Ricercatori olandesi presentano la prima ricostruzione 3D della rete nervosa clitoridea, colmando decenni di lacune anatomiche.
Mentre l’anatomia nervosa del pene era stata completamente documentata già verso la fine degli anni Novanta, quella del clitoride è rimasta nell’ombra per decenni. Un organo cruciale per la sessualità femminile è stato trattato con superficialità nei manuali medici, descritto in modo approssimativo e studiato con un ritardo che racconta molto sull’approccio della scienza al corpo delle donne. Oggi però arriva una svolta concreta: i ricercatori dell’Amsterdam UMC hanno realizzato la prima mappatura tridimensionale dettagliata della struttura nervosa clitoridea, pubblicandola su bioRxiv. Sebbene si tratti ancora di un preprint in attesa di revisione scientifica, i risultati offrono un livello di precisione mai raggiunto prima.
Il team ha analizzato due pelvi femminili donate post mortem, utilizzando una tecnologia avanzata di imaging a raggi X con sincrotrone, capace di visualizzare dettagli microscopici con straordinaria nitidezza. Le scansioni rivelano un’architettura nervosa molto più complessa di quanto riportato finora. Nel glande sono stati individuati cinque tronchi nervosi principali, con diametri variabili tra 0,2 e 0,7 millimetri, che si diramano verso il cappuccio e il monte di Venere. Emerge anche il ruolo del nervo labiale posteriore, che innerva le zone circostanti e le labbra.
Errori nei testi di anatomia corretti dopo decenni
L’aspetto più rilevante riguarda il nervo dorsale clitorideo, il principale responsabile della sensibilità dell’organo. Per anni i testi hanno sostenuto che questo nervo si assottigliasse progressivamente fino a diventare quasi insignificante nel glande. Le nuove immagini smentiscono questa convinzione: il nervo mantiene una ramificazione consistente e ben sviluppata fino all’estremità. Non si tratta di un dettaglio puramente accademico. Quando un manuale riporta informazioni errate sul percorso nervoso, quell’errore si ripercuote sulla formazione medica, sulla comunicazione con i pazienti e sulle procedure chirurgiche.
Lo studio contiene anche una riflessione significativa. Gli autori sottolineano come il clitoride sia stato a lungo escluso dai principali testi anatomici e come, quando finalmente apparve nella 38ª edizione del Gray’s Anatomy nel 1995, venne liquidato come una versione ridotta del pene. Successivamente, grazie ai lavori di Helen O’Connell e altri ricercatori dal 2005 in poi, la comprensione anatomica è migliorata, ma una ricostruzione nervosa tridimensionale di questa portata rappresenta una novità assoluta.

©BioRxiv
Implicazioni immediate per la chirurgia pelvica
I ricercatori evidenziano come questa mappatura possa influenzare concretamente le operazioni che coinvolgono la regione vulvare.
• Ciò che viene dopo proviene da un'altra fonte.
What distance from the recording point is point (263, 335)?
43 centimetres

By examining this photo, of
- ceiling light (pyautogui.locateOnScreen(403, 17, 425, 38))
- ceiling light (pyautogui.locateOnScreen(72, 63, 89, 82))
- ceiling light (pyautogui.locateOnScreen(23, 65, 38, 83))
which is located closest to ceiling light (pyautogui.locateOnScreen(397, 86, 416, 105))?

Il riferimento è diretto alla chirurgia ricostruttiva successiva a mutilazioni genitali, agli interventi di affermazione di genere e alle procedure oncologiche o riparative nell’area pelvica. Una conoscenza più approfondita della rete nervosa consente di minimizzare i danni accidentali e di operare con maggiore precisione in una zona dove anche distanze minime possono fare la differenza.
Per quanto riguarda le mutilazioni genitali, i dati rimangono allarmanti. L’Organizzazione mondiale della Sanità stima che oltre 230 milioni di donne e ragazze abbiano subito questa pratica in 30 Paesi tra Africa, Medio Oriente e Asia. La tipologia più comune prevede l’asportazione parziale o completa del glande e del cappuccio clitorideo. In questo scenario, una mappatura accurata diventa uno strumento prezioso per chi lavora alla ricostruzione della funzionalità e della sensibilità.
Lo studio presenta anche dei limiti evidenti: i campioni esaminati sono soltanto due e provengono da donatrici in età post-menopausale. Il percorso è appena iniziato e il completamento richiederà ulteriori ricerche. Gli stessi autori considerano questo lavoro un punto di partenza e intendono ampliare l’analisi includendo fasce d’età diverse. Grazie a questa mappatura, ora esiste una base solida su cui costruire: uno strumento prezioso non solo per la medicina, ma per chiunque voglia comprendere meglio il corpo umano e prendersene cura con consapevolezza.